Neste álbum a personagem Menino Triste (“alter-ego” do autor) viaja até à Londres de 1976, testemunhando a génese do movimento “punk”. Cruzando referências históricas, experiências pessoais e homenagens, a riqueza de Punk Redux surge na mistura quase esquizofrénica de (micro)registos narrativos, divididos temporalmente entre o 1976 então vivido, e o 1976 hoje refletido. Nessa perspetiva só é pena que o autor não tenha trabalhado mais a relação entre a Londres “punk” e o Portugal pós-revolucionário, duas realidades em estádios distintos de descoberta e experimentação.
Defendo há muito que os defeitos de qualquer coisa (obra, característica pessoal, opção profissional) são equivalentes às suas qualidades, só mudando a perspetiva através da qual são avaliados. É certo que todos os livros de O Menino Triste são assumidamente autobiográficos, mas a classificação tem um alcance limitado em si mesma. O volume anterior (A Essência) era feito de reflexões e momentos breves, fazendo com que por vezes não coalescesse como um todo, e abusasse de algum onirismo não dirigido. Punk Redux é mais pessoal, direto, focado. Mudanças sutis no próprio desenho reduzem a dimensão caricatural e sublinham a veemência no tom, destacando-se o uso de tramas. Por exemplo: se a utilização de perspectivas menos canónicas (vistas de cima e de baixo, vinhetas “inclinadas”), habitual em Mascarenhas, ajudava a definir o surrealismo poético fulcral em A Essência, aqui o mesmo dispositivo gráfico vinca as urgências da revolução. Resumindo: em Punk Redux a personagem Menino Triste assume-se mais como “ego”, não tanto “alter”. Não é por isso de estranhar que o autor gira por vezes mal o distanciamento, e mescle humor ligeiro com um realismo duro. Ou que a voz “passada” alterne entre a ingenuidade surpreendida do turista, a audácia do participante, a neutralidade do historiador; e que o seu contraponto “presente” deixe escapar um misto de amargura, nostalgia e racionalização por entre reflexão. Desse ponto de vista alguns dos relatos autobiográficos mais interessantes em BD são aqueles que, por não se assumirem totalmente (e não serem trabalhados) enquanto tal, deixam escapar o autor por entre as fendas. Como este.
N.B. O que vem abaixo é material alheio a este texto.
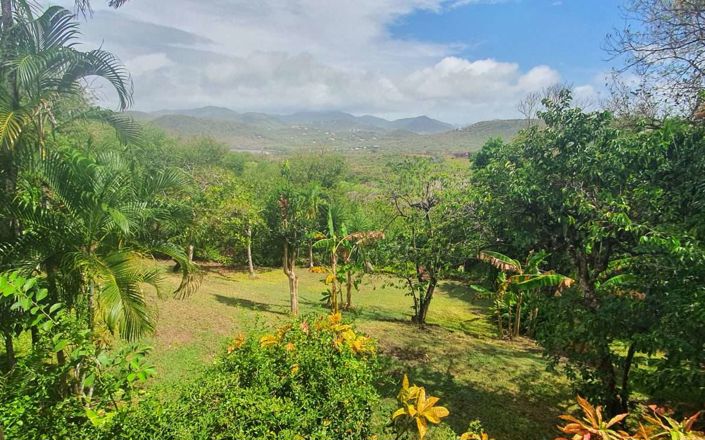 Image No.14-3 Bed Villa for sale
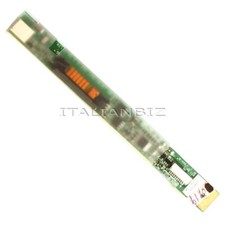 LCD INVERTER BACKLIGHT PER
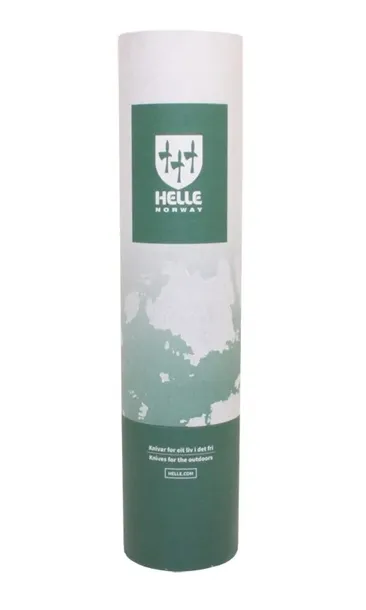 noz-helle-gt-14c28-marka-helle
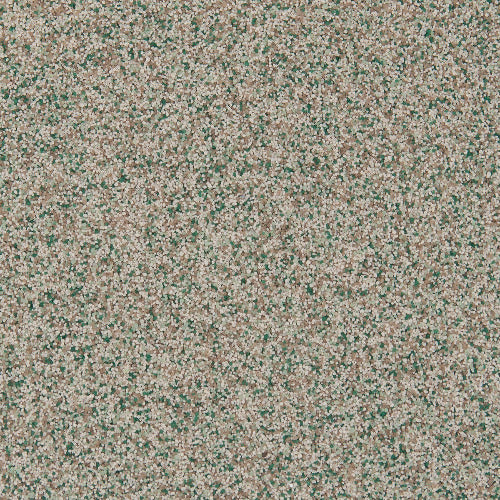 Avocado - QB-1022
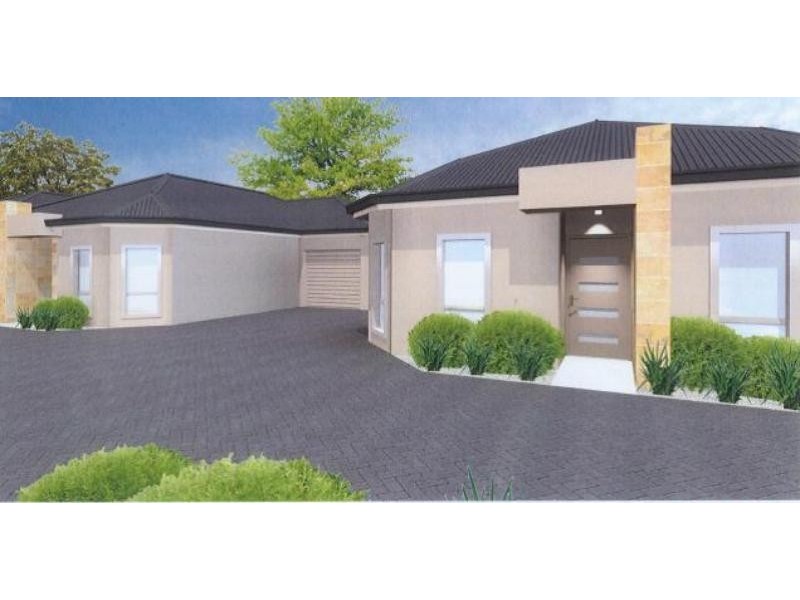 8/67 States Rd, Morphett Vale SA 5162
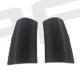 AUDIOFOCUS 48466 2 pieces of adjustable magnetic plugs to narrow the ARRoCC CC210W directivity pattern by 10° per plug
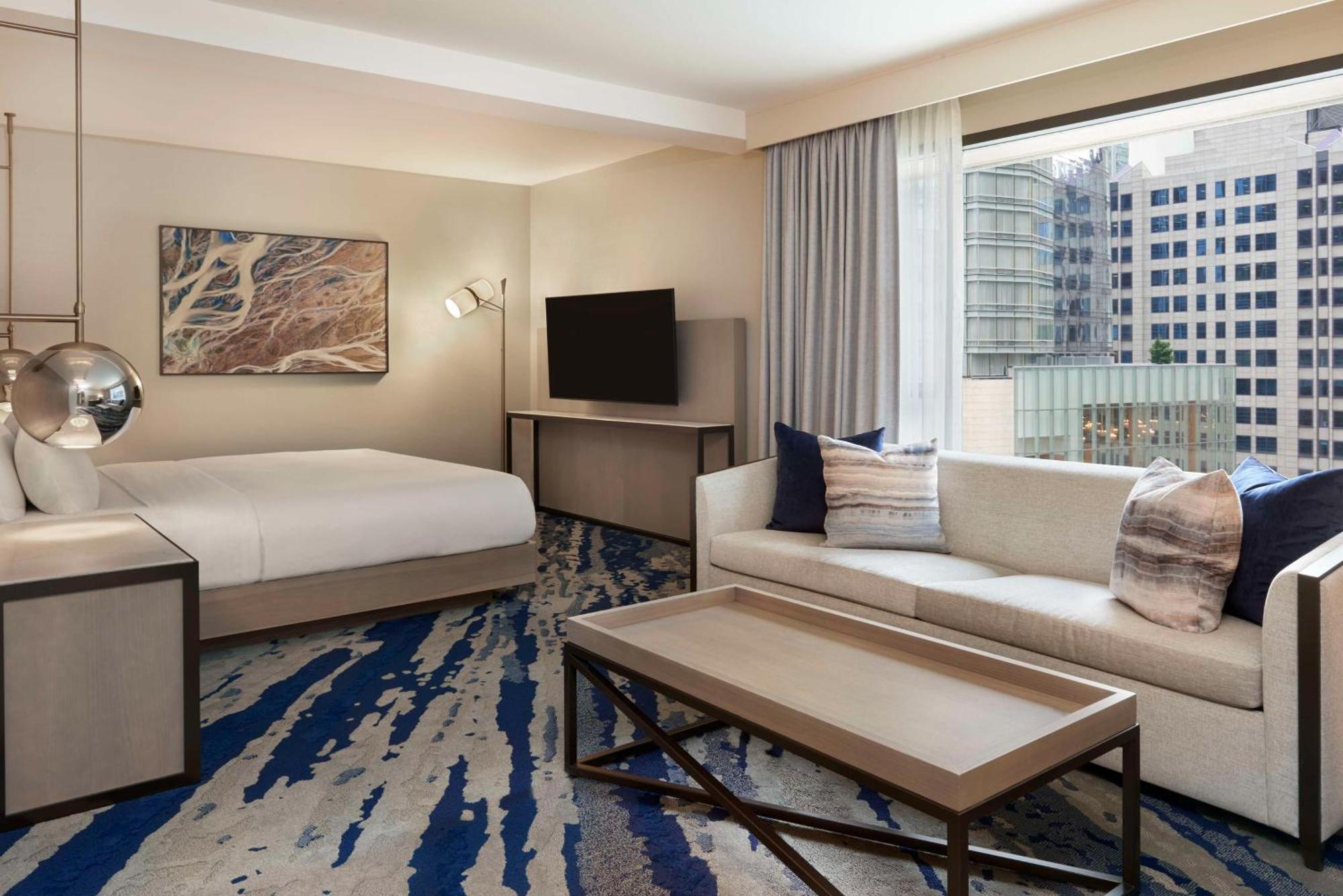 Hilton 4*
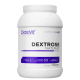 OSTROVIT Extra Pure Dextrose 1500гр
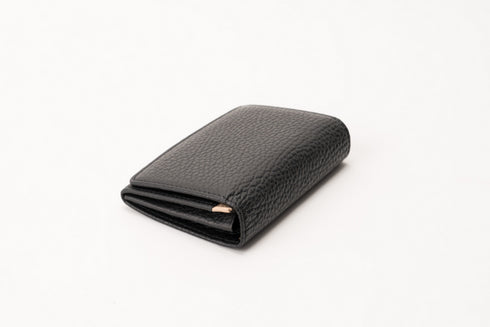 シュリンク カードケース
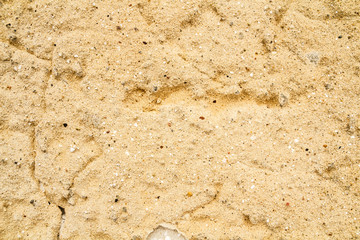 distressed background, cracked wall texture background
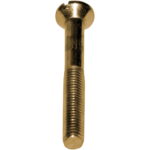 Parafuso de Fixação do Automático da Partida JF  - GB21283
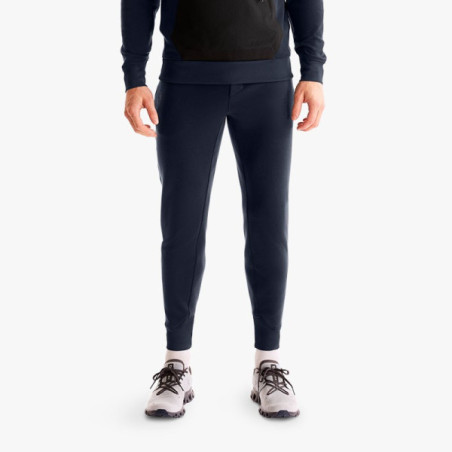 ▷ PantalÓn on sweat pants navy por SOLO 120,00 €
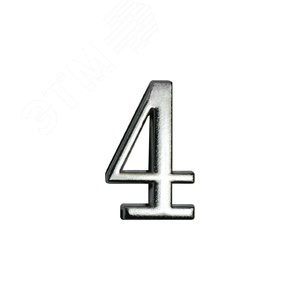 small_8069f77f_0e03_11e2_9654_00e081b8556f_2aeb5ccb_8712_11eb_8214_00e0ed875fc0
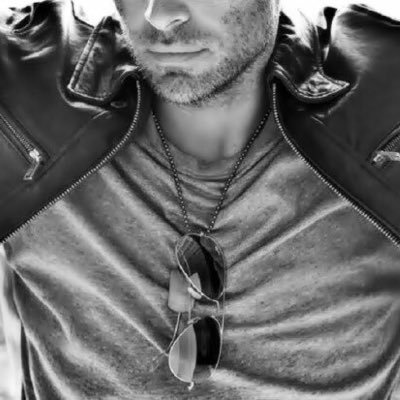 sv__rus's profile picture. 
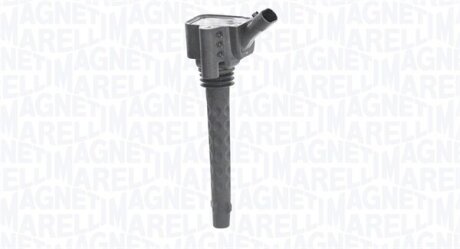 Котушка запалювання MAGNETI MARELLI 060717198012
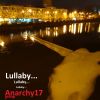 Download track Lullaby (Trance)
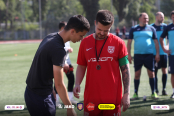 <a href="https://st.getinfootball.com/albums/1088151/6655b889ed03f_1920.jpg" target="_blank">Завантажити оригінал</a>
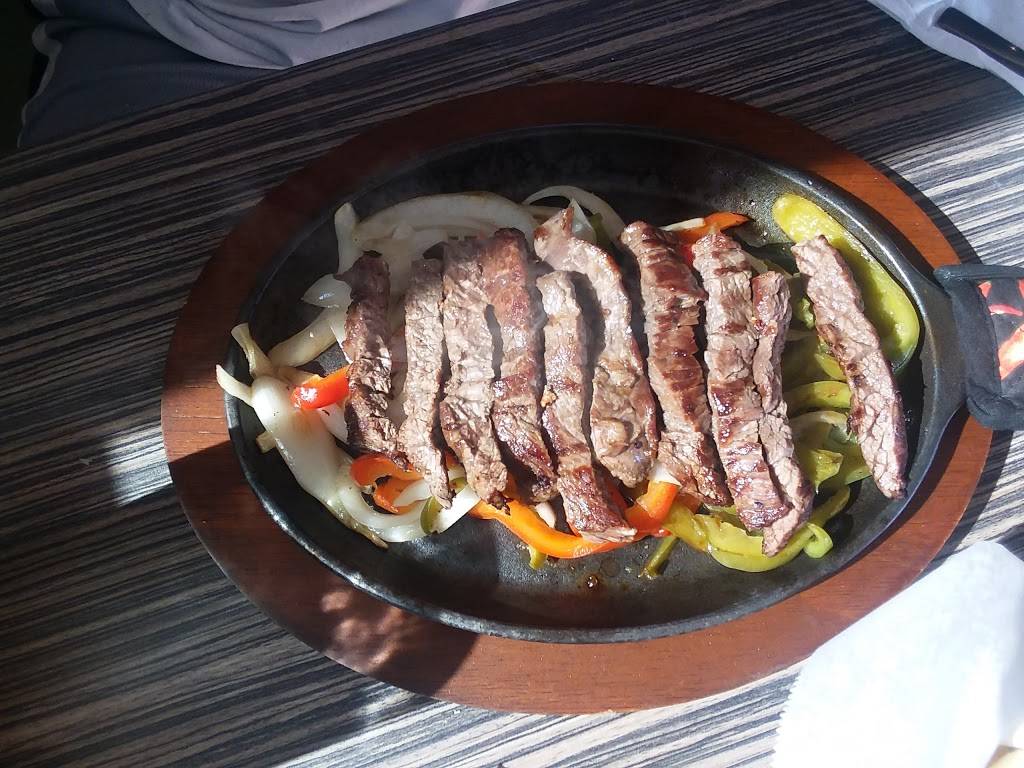 Twisted Taco | restaurant | 1495 Alpharetta Hwy, Alpharetta, GA 30009, USA | 7706962835 OR +1 770-696-2835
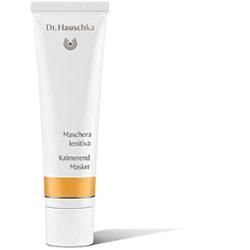 Dr hauschka maschera lenit 30ml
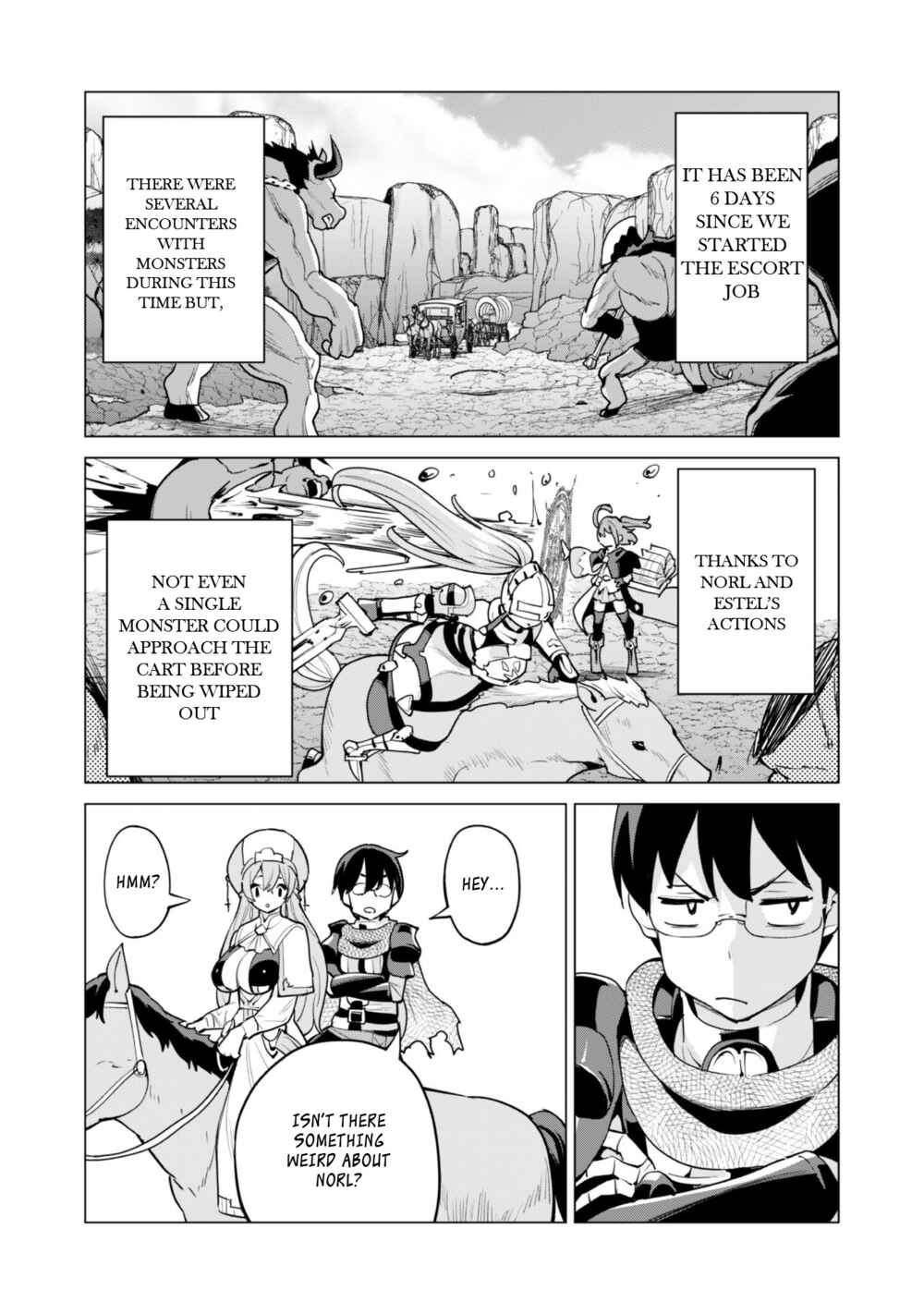 Chapter 46 - Page 15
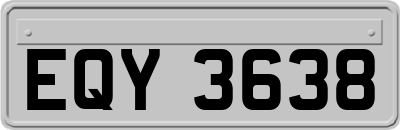 EQY3638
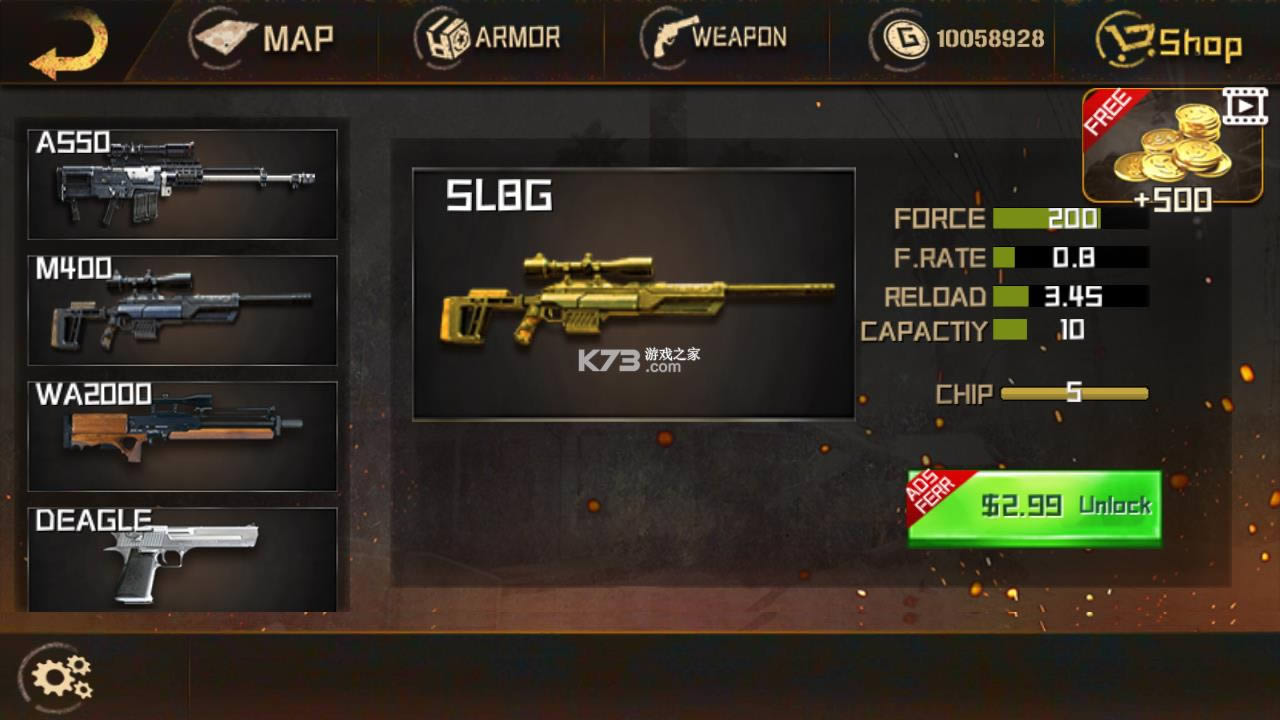 ͻ���Ӿ���ս������ v1.6 �ƽ�� ��ͼ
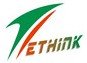 Ethink is the the unique professional manufacturer that specialized in Whirlpool SPA control system and SPA heater in China mainland.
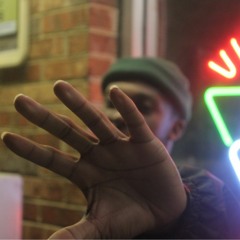 Motivate x RaygoCray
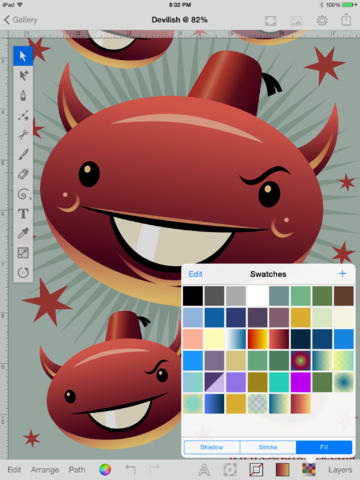 https://static.download-vn.com/inkpad4.jpeg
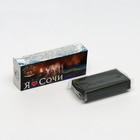 Мыло грязевое "МореЛечит" Я люблю Сочи, 85 гр - Фото 5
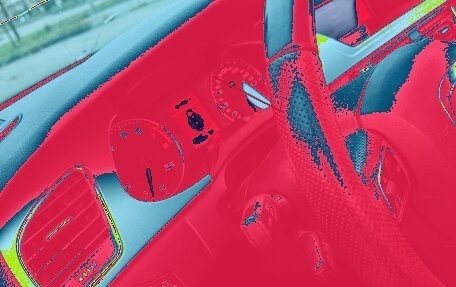 Audi A4, 2009 год, 1 750 000 рублей, 11 фотография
A mensagem final implícita em Punk Redux é porque motivo o ciclo nunca se quebra; no sentido em que um dos resultados de um movimento revolucionário seja a necessidade subsequente de criar um outro movimento, distinto, mas com o mesmo programa-base. Com a ignorância histórica ingénua da nova geração (“este movimento é totalmente diferente dos outros”) a dar as mãos à cegueira seletiva igualmente ingénua da geração precedente (“mas o nosso movimento resolveu quase tudo, já não há razão nenhuma para isto”!). Há de haver uma outra maneira de… Esqueçam, é deprimente, preciso de um copo. Leiam O Menino Triste, a culpa não é dele.
O Menino Triste: Punk Redux. Argumento e desenhos de João Mascarenhas. QualAlbatroz, 48 pp., 10 Euros.